A new study has found higher rates of Alzheimer’s in higher-income, industrialized countries. Headed by Cambridge University, researchers have posited an interesting hypothesis: Due to reduced contact with bacteria, people living in sanitized, developed countries may have less developed immune systems, which may be a risk factor for Alzheimer’s disease.

“The ‘hygiene hypothesis,’ which suggests a relationship between cleaner environments and a higher risk of certain allergies and autoimmune diseases, is well-established,” Dr. Molly Fox, lead author of the study, said. “We believe we can now add Alzheimer’s to this list of diseases.”

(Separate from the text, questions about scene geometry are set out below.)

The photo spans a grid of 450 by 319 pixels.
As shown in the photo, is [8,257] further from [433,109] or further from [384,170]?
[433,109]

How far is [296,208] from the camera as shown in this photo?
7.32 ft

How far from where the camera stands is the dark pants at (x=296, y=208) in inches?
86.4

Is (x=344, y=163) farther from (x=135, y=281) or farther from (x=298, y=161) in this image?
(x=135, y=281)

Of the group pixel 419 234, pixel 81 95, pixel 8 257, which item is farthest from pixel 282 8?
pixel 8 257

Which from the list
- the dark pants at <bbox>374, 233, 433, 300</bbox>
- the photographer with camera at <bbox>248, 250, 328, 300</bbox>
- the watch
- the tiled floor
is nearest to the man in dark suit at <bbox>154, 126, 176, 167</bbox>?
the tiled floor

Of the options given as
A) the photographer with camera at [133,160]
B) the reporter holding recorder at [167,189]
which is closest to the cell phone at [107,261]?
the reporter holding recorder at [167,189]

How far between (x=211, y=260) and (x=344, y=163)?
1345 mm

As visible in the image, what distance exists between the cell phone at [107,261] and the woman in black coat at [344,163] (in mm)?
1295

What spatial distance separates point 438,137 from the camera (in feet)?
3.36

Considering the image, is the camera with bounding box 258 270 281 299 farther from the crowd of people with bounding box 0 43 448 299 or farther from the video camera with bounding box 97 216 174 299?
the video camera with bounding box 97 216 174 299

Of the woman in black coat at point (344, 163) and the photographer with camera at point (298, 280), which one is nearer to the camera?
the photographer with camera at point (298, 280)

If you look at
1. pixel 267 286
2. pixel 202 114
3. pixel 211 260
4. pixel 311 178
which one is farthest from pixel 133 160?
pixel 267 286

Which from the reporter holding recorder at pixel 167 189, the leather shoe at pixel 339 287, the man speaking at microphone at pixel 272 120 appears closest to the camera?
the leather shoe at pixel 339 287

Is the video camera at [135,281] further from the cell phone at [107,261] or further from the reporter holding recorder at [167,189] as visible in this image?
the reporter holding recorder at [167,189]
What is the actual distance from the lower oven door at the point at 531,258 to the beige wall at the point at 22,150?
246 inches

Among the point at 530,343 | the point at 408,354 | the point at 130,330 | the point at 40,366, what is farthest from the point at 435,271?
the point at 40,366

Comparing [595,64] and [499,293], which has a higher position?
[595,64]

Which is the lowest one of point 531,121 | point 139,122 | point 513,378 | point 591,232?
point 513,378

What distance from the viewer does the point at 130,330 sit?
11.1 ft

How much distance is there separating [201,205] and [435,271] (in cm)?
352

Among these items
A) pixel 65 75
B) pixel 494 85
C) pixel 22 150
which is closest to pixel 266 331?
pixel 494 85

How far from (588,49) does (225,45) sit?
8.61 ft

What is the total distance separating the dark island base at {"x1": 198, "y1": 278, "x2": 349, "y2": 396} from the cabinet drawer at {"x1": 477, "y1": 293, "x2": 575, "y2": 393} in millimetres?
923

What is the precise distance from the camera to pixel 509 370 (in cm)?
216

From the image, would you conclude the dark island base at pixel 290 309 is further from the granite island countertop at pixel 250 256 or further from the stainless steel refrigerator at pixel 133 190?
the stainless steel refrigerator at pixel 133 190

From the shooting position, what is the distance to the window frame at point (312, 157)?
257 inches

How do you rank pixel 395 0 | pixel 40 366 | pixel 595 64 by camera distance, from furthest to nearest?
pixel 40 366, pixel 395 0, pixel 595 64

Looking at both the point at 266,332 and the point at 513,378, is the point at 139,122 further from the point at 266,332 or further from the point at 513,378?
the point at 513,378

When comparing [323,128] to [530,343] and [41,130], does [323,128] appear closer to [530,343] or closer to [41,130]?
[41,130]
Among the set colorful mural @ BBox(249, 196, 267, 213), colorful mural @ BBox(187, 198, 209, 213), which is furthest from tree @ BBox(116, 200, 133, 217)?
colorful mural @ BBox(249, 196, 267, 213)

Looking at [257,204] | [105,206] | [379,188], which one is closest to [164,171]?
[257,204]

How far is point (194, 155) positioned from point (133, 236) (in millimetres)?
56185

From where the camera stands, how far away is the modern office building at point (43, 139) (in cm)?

The study looked at the percentage of people with access to clean drinking water, or the percentage of people living in cities in various countries. “We find that countries that are less urbanized, with more pathogens and lower degree of sanitation have lower Alzheimer’s rates,” the study states in its summary.

While completing her Ph.D. at Cambridge University supported by the Gates Foundation, Fox said she studied Alzheimer’s in the context of Darwinian medicine, a perspective that employs “the tools of evolutionary biology towards understanding human health and disease.”

Although it is a unique perspective on one possible factor for Alzheimer’s disease, many remain skeptical of Fox’s findings. This is not the first time that researchers have found a higher rate of Alzheimer's and other diseases in sanitized, developed countries and concluded that there may be a relation between hygiene and less-developed immune systems.

Melanie Haiken of Forbes points out that the Alzheimer’s hygiene hypothesis is just a theory. Fox's study proves only an association, not a causation. Haiken also notes that there’s still a debate over whether Alzheimer’s can be considered an immune-related disease.

Simon Ridley, head of research at Alzheimer’s Research UK, told WebMD Health News that the study is “intriguing” but that the risk of Alzheimer’s “is likely to be influenced by a complex mix of environmental and lifestyle factors.”

"This study did not investigate whether other factors beyond hygiene may be linked to any differing Alzheimer’s risk in different countries," Ridley said.